Comment by dkirmani on Core Pathways of Aging · 2021-03-28T13:42:04.605Z · LW · GW

Thanks! I changed "transposons" to "active transposons" to be more accurate. Much of my knowledge in this domain comes from a genetics course I took in the 10th grade, so it's not super comprehensive.

piRNAs/siRNAs repress transposon activity, but they don't remove existing transposons outright. So this would effectively put aging on pause, and clear up symptoms of aging, but not reverse aging. Once the administration stopped, things would bounce right back to normal.

My understanding was that methylated DNA stayed methylated (silenced), and methyltransferases made sure that copies of the methylated DNA sequences were also themselves methylated. If all transposons in a cell were methylated by piRNAs and siRNAs, wouldn't all descendants of the cell also have methylated transposons, making those transposons effectively removed? (Of course, that assumes that methyltransferases and  transposon-suppressing RNAs have 100% success rates, which I'm sure they don't. This would explain why babies have a few active transposons, but not nearly as many as their parents.)

This paper asserts that piRNAs both methylate transposons, and also cleave the RNA transcripts of transposons in a cell's cytoplasm, and that doing so guards the germline against transposons. Cleaving the transcripts of transposons would repress transposon replication in the short term, but, as I understand it, methylation of transposons would silence them in the long term, including in daughter cells. Therefore, even if there's a one-time transposon-methylating event (as opposed to a permanent epigenetic upregulation in transposon-suppression mechanisms, which seems to be a promising idea as well), the number of active transposons in the genome should still be reduced, pushing the growth trajectory of transposons backward.

Comment by dkirmani on Core Pathways of Aging · 2021-03-28T03:21:49.772Z · LW · GW

(I made an account to post this)

We do have mechanisms to repress transposon activity, most notably epigenetic mechanisms. Most DNA is usually tightly coiled up around little cylindrical proteins (called histones), where it can’t be easily transcribed. “Epigenetics” typically refers to modifications of the DNA and/or histones which make the coils tighter or looser, making the DNA difficult or easy to access. Most transposons are epigenetically tagged so that they’re kept tightly coiled most of the time.

These mechanisms are small interfering RNAs (siRNAs) and Piwi-interacting RNAs (piRNAs), that increase methylation of the histones associated with transposons, making them 'tighter', or harder to access. According to the Wikipedia page for transposon silencing, these siRNAs and piRNAs are most active in the gonads. This makes sense, as it would avoid germline transmission of active transposons, allowing offspring to be born with a lower active transposon count than their parents.

After reading that, I wondered why on earth we don't have these transposon-suppressing RNAs coursing through our bloodstream in the same concentration as we do in our gonads. According to this paper, suppressing transposons also has the effect of suppressing neighboring genes, leading to a possible reduction in the organism's fitness. The same paper claims that having transposons could have beneficial effects on genome evolution, as transposons create regions of suppressed recombination around them, although I don't fully understand the reasoning behind this being good for organism fitness. Also, if suppressing transposons does have negative effects on the genome, that doesn't at all explain why it happens more in the gonads. Perhaps aging just wasn't selected against enough in the ancestral environment.

If nothing else, these siRNAs and piRNAs seem to be effective at making babies have fewer active transposons than their parents. If someone has injected old mice with a bunch of copies of these RNAs (probably wrapped in viruses first) and observed the results, then I can't find their paper published anywhere. On the off chance that the transposon model is correct, and that the cure for transposon proliferation really is as simple as an RNA injection, this is one experiment we can't afford not to do.

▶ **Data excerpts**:
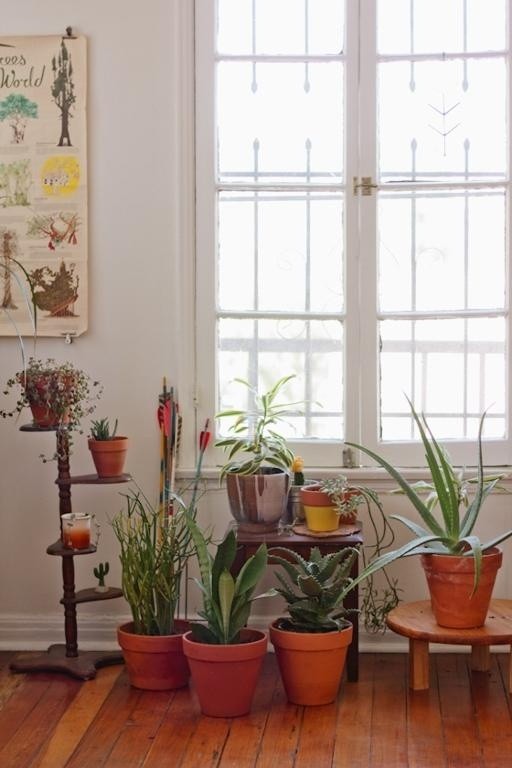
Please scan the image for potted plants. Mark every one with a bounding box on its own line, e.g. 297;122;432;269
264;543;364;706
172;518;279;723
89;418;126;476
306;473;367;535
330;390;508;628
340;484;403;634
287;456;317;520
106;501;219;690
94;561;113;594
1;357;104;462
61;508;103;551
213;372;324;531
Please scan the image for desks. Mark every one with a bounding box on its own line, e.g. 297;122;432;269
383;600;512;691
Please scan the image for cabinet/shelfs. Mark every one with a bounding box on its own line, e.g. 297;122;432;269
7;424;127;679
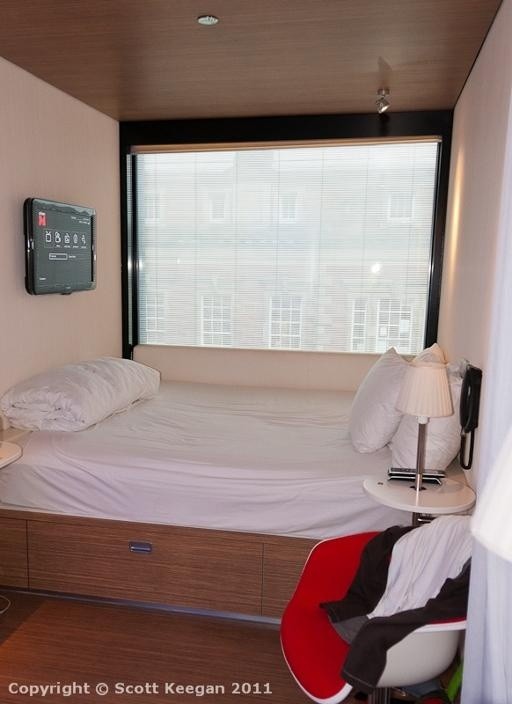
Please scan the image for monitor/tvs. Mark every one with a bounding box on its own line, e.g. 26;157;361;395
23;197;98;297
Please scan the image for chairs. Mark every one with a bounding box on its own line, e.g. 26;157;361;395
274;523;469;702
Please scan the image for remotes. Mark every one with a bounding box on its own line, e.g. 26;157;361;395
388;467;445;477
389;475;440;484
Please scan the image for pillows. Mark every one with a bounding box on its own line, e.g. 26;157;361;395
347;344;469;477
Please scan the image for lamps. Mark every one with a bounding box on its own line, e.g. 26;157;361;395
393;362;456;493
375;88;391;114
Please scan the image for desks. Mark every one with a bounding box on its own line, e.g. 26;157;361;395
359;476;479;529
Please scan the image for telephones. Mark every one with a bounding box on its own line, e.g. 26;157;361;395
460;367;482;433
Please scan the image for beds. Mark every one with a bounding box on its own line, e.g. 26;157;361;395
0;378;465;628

==

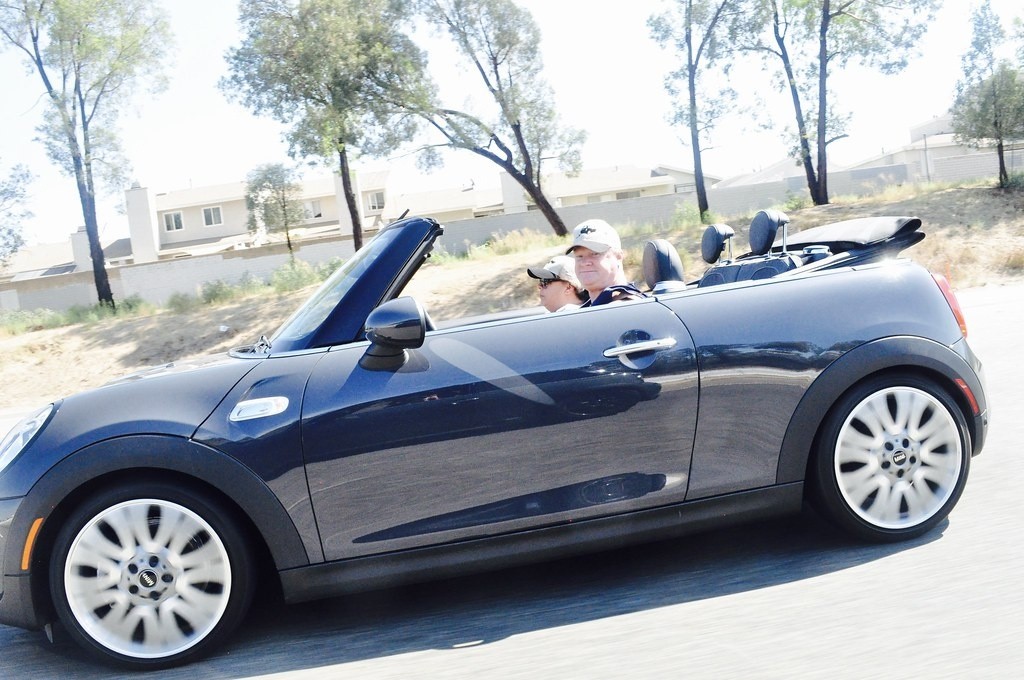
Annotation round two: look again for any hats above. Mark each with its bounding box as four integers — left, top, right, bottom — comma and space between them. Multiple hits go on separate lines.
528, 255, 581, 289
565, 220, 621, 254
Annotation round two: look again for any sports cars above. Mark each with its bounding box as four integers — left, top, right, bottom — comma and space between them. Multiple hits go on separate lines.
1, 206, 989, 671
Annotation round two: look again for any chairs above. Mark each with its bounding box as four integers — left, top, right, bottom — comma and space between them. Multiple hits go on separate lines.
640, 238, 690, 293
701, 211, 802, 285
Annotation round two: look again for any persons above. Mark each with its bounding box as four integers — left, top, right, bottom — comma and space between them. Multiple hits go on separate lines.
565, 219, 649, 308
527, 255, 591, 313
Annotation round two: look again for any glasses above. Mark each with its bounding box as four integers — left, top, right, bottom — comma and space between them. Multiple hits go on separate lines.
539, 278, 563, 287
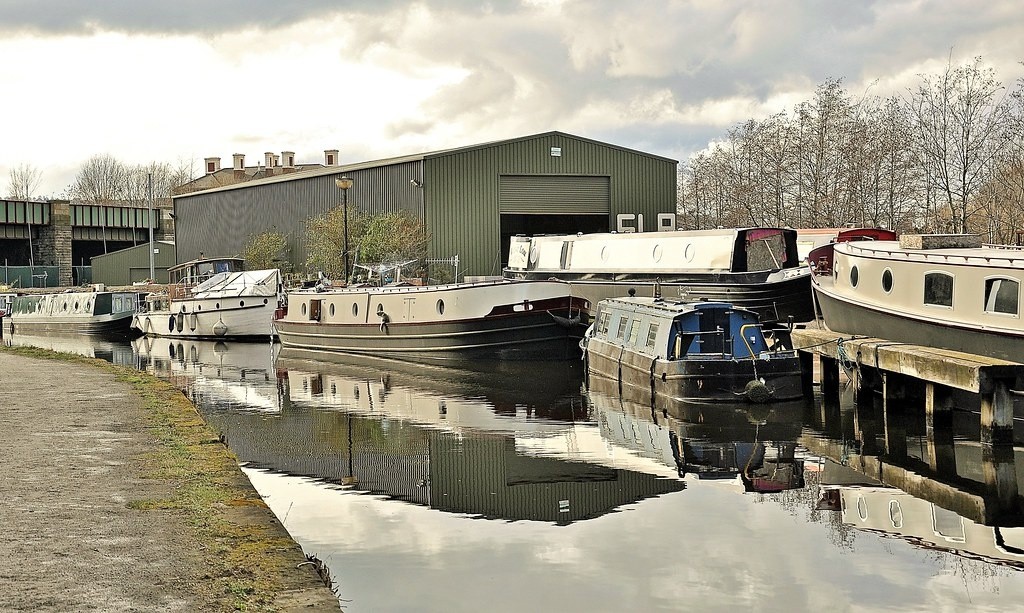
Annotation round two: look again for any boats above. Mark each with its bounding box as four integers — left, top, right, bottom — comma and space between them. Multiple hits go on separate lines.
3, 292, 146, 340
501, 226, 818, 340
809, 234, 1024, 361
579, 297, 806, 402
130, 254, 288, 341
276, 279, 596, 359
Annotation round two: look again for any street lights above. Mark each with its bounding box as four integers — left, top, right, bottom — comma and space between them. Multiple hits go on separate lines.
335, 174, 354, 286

* * *

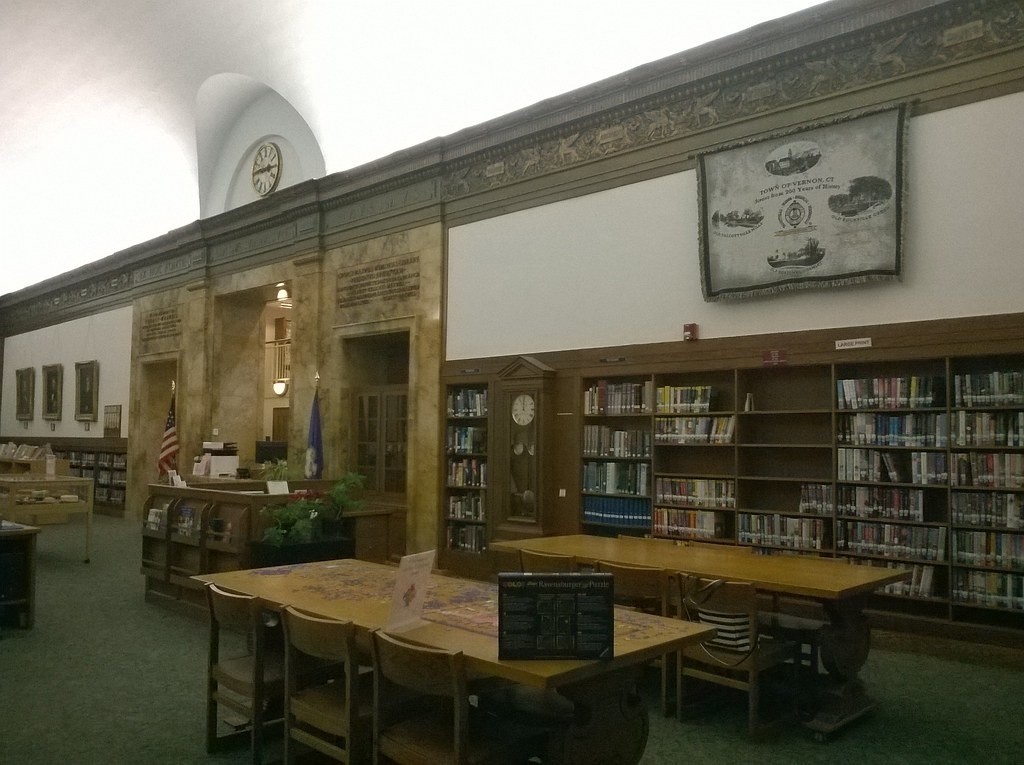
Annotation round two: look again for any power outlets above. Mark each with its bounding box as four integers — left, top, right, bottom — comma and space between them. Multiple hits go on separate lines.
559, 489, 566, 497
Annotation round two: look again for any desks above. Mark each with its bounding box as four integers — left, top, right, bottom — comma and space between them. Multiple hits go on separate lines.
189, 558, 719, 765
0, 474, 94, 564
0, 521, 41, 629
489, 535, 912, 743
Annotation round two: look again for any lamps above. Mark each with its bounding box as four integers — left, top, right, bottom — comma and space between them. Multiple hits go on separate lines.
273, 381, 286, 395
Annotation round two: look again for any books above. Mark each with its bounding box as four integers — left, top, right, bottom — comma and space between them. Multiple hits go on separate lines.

▶ **EXERCISE REQUIREMENTS**:
(a) Transcribe part of the transposon comments, beginning at the words "After reading that, I" and stopping after the words "the ancestral environment.".
(b) In the transposon comments, where in the body are siRNAs and piRNAs said to be most active?
You won't need the records for anything here.

▶ **RESPONSES TO THE EXERCISE**:
(a)
After reading that, I wondered why on earth we don't have these transposon-suppressing RNAs coursing through our bloodstream in the same concentration as we do in our gonads. According to this paper, suppressing transposons also has the effect of suppressing neighboring genes, leading to a possible reduction in the organism's fitness. The same paper claims that having transposons could have beneficial effects on genome evolution, as transposons create regions of suppressed recombination around them, although I don't fully understand the reasoning behind this being good for organism fitness. Also, if suppressing transposons does have negative effects on the genome, that doesn't at all explain why it happens more in the gonads. Perhaps aging just wasn't selected against enough in the ancestral environment.

(b) In the gonads.